Extracted records:

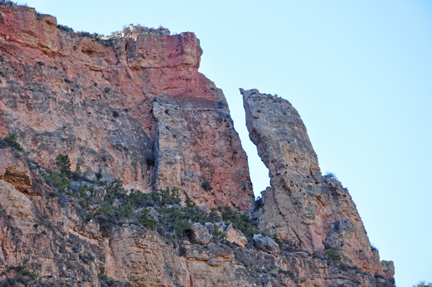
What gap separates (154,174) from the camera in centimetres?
5091

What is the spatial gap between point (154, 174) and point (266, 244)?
10.2m

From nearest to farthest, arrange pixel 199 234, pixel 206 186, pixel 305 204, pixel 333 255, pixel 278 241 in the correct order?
pixel 199 234 → pixel 278 241 → pixel 333 255 → pixel 305 204 → pixel 206 186

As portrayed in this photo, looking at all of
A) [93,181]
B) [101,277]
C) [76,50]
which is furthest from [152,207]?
[76,50]

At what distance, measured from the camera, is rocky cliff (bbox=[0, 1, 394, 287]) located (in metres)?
35.6

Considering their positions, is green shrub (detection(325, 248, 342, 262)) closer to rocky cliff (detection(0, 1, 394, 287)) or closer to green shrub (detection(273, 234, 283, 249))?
rocky cliff (detection(0, 1, 394, 287))

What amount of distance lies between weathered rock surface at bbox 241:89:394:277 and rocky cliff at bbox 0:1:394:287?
0.10m

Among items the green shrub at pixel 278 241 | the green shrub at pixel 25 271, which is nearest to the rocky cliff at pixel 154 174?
the green shrub at pixel 278 241

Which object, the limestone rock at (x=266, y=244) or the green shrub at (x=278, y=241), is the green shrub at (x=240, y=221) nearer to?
the limestone rock at (x=266, y=244)

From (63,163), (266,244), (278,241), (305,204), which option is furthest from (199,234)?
(305,204)

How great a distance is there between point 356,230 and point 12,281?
3040 cm

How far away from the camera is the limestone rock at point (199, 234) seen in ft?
134

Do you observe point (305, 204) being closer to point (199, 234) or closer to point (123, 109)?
point (199, 234)

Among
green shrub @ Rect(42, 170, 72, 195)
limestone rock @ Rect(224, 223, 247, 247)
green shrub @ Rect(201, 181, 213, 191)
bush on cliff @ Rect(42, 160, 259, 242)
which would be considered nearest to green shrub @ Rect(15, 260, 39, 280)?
bush on cliff @ Rect(42, 160, 259, 242)

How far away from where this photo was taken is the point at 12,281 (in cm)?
2464
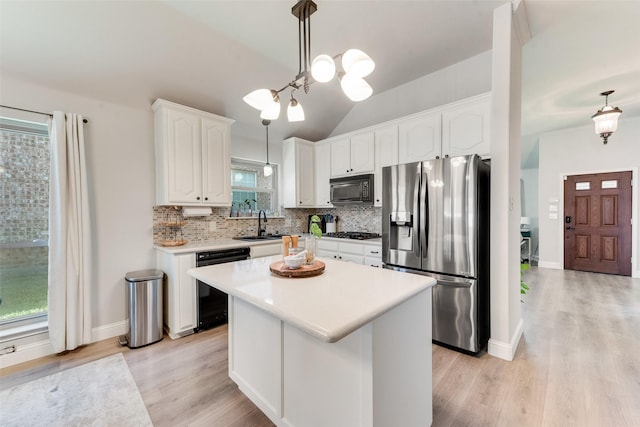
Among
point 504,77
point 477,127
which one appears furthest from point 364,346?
point 477,127

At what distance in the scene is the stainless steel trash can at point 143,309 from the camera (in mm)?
2475

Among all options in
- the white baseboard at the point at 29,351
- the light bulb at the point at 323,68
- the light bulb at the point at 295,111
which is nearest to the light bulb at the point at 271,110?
the light bulb at the point at 295,111

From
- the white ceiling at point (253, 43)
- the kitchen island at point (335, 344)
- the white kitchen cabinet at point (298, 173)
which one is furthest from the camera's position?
the white kitchen cabinet at point (298, 173)

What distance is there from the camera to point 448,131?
2.82 meters

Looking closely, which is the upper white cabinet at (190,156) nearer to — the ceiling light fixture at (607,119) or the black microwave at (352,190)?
the black microwave at (352,190)

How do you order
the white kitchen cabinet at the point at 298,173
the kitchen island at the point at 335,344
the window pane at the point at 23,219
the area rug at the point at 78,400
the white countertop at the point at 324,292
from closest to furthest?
1. the white countertop at the point at 324,292
2. the kitchen island at the point at 335,344
3. the area rug at the point at 78,400
4. the window pane at the point at 23,219
5. the white kitchen cabinet at the point at 298,173

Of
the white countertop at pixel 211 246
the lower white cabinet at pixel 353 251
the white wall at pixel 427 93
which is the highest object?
the white wall at pixel 427 93

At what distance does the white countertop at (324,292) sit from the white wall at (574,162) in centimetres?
534

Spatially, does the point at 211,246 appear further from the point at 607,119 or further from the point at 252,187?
the point at 607,119

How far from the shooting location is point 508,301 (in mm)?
2201

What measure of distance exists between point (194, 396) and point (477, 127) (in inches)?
129

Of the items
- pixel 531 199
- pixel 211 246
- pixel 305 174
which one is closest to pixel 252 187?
pixel 305 174

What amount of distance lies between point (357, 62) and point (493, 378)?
2.36 m

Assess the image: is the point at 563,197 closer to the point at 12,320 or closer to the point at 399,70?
the point at 399,70
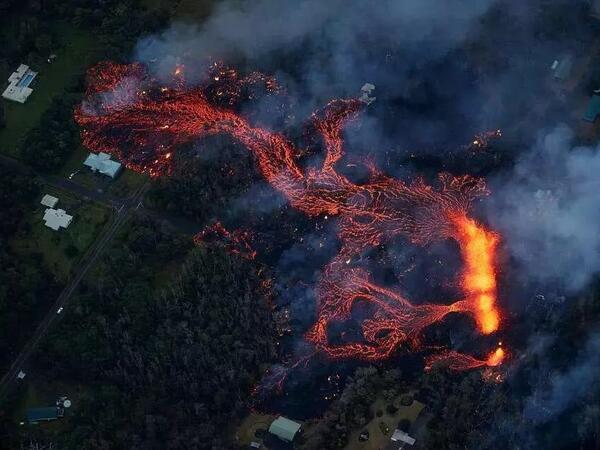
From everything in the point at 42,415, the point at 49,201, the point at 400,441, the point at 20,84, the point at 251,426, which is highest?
the point at 20,84

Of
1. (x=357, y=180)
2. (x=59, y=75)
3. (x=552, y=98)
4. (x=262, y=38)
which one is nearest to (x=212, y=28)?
(x=262, y=38)

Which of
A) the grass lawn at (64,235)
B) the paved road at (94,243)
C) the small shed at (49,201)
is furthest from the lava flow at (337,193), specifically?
the small shed at (49,201)

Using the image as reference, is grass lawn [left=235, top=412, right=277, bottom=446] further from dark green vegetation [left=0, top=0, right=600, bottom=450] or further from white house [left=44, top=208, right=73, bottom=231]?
white house [left=44, top=208, right=73, bottom=231]

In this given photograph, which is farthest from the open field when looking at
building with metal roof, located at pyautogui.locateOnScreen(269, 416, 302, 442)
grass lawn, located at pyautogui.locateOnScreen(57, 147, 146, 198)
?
grass lawn, located at pyautogui.locateOnScreen(57, 147, 146, 198)

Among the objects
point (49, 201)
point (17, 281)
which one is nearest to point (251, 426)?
point (17, 281)

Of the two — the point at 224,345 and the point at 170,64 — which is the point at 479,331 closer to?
the point at 224,345

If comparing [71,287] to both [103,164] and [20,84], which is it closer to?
[103,164]
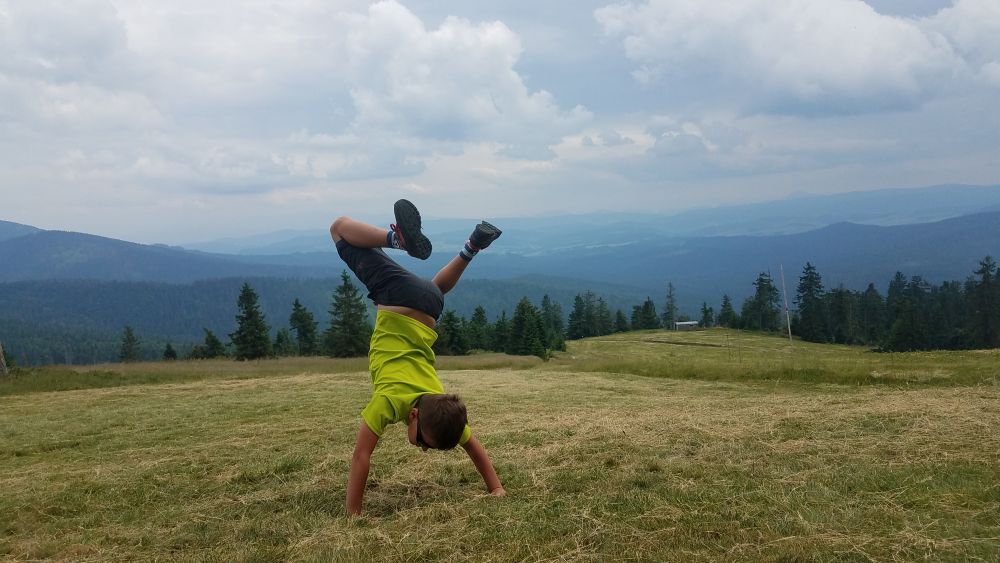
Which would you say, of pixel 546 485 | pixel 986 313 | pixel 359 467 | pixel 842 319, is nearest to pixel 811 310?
pixel 842 319

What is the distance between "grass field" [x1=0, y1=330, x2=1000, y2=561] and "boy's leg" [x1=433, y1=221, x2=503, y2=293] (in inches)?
72.0

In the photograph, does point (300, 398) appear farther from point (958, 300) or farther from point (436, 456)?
point (958, 300)

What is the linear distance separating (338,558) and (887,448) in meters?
5.12

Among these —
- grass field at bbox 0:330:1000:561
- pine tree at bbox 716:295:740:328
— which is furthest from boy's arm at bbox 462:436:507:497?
pine tree at bbox 716:295:740:328

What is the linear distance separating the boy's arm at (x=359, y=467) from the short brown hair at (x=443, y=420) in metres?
0.45

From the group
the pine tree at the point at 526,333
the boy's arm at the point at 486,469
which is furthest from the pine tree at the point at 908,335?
the boy's arm at the point at 486,469

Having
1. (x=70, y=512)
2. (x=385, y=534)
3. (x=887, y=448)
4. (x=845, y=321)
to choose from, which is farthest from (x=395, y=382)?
(x=845, y=321)

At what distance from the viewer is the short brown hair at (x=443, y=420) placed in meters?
4.36

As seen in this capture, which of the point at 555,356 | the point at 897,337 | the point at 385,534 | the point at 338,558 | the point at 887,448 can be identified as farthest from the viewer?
the point at 897,337

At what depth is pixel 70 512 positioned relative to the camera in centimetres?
528

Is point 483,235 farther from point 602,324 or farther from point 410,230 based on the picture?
point 602,324

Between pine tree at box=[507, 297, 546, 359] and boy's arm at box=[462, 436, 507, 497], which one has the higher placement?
boy's arm at box=[462, 436, 507, 497]

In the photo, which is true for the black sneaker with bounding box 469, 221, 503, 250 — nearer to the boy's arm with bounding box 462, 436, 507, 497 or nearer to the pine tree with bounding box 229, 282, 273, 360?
the boy's arm with bounding box 462, 436, 507, 497

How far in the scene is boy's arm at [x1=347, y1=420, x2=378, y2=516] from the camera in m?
4.57
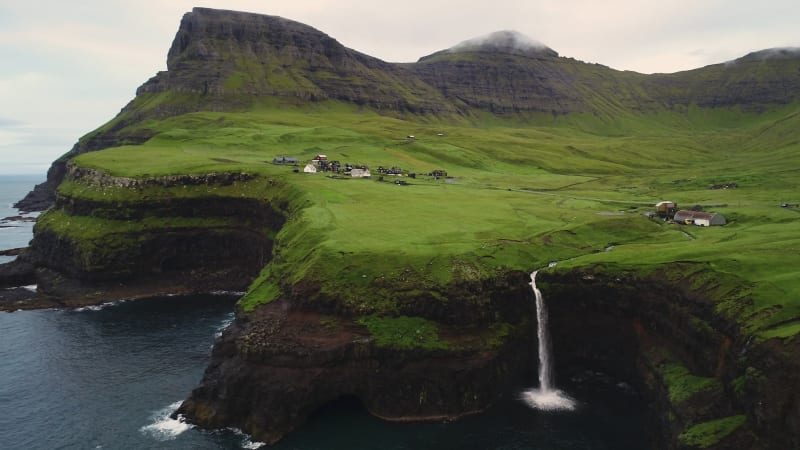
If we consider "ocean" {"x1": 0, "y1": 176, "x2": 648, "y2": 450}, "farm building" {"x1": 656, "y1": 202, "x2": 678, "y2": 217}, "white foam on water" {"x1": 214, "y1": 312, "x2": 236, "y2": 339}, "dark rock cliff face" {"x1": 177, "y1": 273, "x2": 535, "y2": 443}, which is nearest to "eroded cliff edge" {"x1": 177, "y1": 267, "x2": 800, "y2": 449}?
"dark rock cliff face" {"x1": 177, "y1": 273, "x2": 535, "y2": 443}

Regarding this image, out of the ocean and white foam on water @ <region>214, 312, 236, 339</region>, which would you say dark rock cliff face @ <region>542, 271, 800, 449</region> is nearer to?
the ocean

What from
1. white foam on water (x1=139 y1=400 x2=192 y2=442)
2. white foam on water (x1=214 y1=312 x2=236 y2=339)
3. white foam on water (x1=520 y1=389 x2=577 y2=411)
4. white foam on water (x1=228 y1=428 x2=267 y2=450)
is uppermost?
white foam on water (x1=214 y1=312 x2=236 y2=339)

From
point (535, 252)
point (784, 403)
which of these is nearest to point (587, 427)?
point (784, 403)

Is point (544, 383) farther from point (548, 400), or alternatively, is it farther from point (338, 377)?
point (338, 377)

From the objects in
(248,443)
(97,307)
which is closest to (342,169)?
(97,307)

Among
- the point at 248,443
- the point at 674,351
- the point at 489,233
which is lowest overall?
the point at 248,443

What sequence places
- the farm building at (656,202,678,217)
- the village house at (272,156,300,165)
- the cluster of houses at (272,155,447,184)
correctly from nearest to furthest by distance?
the farm building at (656,202,678,217) < the cluster of houses at (272,155,447,184) < the village house at (272,156,300,165)

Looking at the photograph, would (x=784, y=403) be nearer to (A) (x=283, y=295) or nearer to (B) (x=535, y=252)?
(B) (x=535, y=252)
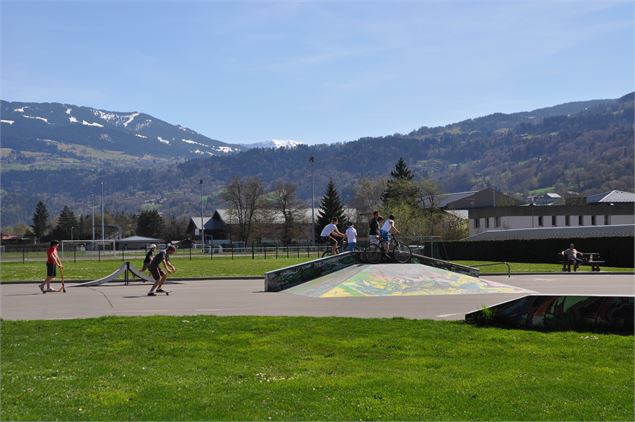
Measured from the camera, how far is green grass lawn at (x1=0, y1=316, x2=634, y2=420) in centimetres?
771

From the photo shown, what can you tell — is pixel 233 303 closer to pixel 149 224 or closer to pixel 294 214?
pixel 294 214

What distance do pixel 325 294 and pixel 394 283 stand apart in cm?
258

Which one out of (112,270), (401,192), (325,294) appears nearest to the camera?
(325,294)

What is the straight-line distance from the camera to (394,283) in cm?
2341

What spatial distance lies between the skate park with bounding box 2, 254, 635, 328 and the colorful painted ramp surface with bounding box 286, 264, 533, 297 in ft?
0.10

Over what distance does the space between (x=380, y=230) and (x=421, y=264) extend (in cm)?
192

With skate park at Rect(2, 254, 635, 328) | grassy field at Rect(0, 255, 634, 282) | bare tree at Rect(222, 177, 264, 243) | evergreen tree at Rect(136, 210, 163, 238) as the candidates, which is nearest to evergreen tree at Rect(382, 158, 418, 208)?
bare tree at Rect(222, 177, 264, 243)

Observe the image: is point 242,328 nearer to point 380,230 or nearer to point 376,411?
point 376,411

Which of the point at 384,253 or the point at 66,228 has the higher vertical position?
the point at 66,228

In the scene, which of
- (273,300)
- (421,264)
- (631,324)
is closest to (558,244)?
(421,264)

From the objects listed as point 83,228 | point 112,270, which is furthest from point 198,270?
point 83,228

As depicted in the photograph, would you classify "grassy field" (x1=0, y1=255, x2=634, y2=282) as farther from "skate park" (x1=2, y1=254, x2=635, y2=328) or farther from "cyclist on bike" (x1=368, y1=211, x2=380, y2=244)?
"cyclist on bike" (x1=368, y1=211, x2=380, y2=244)

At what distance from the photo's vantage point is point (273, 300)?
20.6 meters

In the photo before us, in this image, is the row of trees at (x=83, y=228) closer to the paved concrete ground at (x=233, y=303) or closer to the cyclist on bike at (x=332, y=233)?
the cyclist on bike at (x=332, y=233)
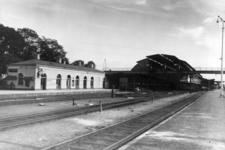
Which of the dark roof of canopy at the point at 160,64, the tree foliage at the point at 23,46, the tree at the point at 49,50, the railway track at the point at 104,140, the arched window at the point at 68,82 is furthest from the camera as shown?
the tree at the point at 49,50

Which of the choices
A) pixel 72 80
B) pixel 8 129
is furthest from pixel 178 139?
pixel 72 80

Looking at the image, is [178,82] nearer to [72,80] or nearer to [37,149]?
[72,80]

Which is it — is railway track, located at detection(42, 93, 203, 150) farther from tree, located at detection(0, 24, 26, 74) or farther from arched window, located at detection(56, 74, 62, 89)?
tree, located at detection(0, 24, 26, 74)

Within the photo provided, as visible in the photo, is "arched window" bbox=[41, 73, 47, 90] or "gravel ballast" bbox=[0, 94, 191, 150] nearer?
"gravel ballast" bbox=[0, 94, 191, 150]

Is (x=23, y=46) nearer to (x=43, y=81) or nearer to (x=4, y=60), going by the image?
(x=4, y=60)

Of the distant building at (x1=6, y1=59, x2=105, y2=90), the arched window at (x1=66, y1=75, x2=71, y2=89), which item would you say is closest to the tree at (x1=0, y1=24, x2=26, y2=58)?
the distant building at (x1=6, y1=59, x2=105, y2=90)

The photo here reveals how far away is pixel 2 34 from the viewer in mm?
49375

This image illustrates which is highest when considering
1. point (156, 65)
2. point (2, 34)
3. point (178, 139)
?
point (2, 34)

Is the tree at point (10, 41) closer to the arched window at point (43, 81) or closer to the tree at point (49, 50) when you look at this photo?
the tree at point (49, 50)

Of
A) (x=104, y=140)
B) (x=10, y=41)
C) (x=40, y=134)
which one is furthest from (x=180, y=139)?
(x=10, y=41)

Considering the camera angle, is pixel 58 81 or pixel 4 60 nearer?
pixel 58 81

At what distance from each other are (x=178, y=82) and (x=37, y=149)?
60.2 metres

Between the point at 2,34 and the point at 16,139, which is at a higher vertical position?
the point at 2,34

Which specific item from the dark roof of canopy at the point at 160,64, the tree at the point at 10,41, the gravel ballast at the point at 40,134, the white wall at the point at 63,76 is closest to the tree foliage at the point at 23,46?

◆ **OBJECTIVE**: Extract, exactly as they appear, the lines from the one containing "Which is it —" through the final line.

◆ **TASK OUTPUT**:
Which is it — is railway track, located at detection(42, 93, 203, 150) farther from tree, located at detection(0, 24, 26, 74) or farther from arched window, located at detection(56, 74, 62, 89)?
tree, located at detection(0, 24, 26, 74)

Within the photo provided, as visible in the photo, is "arched window" bbox=[41, 73, 47, 90] or "gravel ballast" bbox=[0, 94, 191, 150] nearer?
"gravel ballast" bbox=[0, 94, 191, 150]

Is (x=23, y=46) nearer to (x=43, y=81) or nearer to (x=4, y=60), going by the image?
(x=4, y=60)

Of the distant building at (x1=6, y1=59, x2=105, y2=90), the arched window at (x1=66, y1=75, x2=71, y2=89), which item would you say is closest to the tree at (x1=0, y1=24, x2=26, y2=58)?
the distant building at (x1=6, y1=59, x2=105, y2=90)

The photo here reveals how far away is pixel 2 34 from the viewer in mm?
49375

This image illustrates which is highest when considering
1. point (156, 65)
2. point (2, 34)
3. point (178, 139)
?
point (2, 34)

Is the tree at point (10, 41) closer to the arched window at point (43, 81) or closer to the tree at point (49, 50) when you look at this photo?
the tree at point (49, 50)

Of
A) (x=104, y=140)
B) (x=10, y=41)
C) (x=40, y=134)
which one is furthest from (x=180, y=139)?
(x=10, y=41)

Considering the camera angle, is pixel 58 81 or pixel 4 60 nearer?
pixel 58 81

At what distance from each other are (x=178, y=82) and (x=37, y=149)?
60.2 metres

Between the point at 2,34 and the point at 16,139, which is at a higher vertical position?
the point at 2,34

Which specific item from the dark roof of canopy at the point at 160,64, the tree at the point at 10,41, the gravel ballast at the point at 40,134, the white wall at the point at 63,76 is closest to the tree foliage at the point at 23,46?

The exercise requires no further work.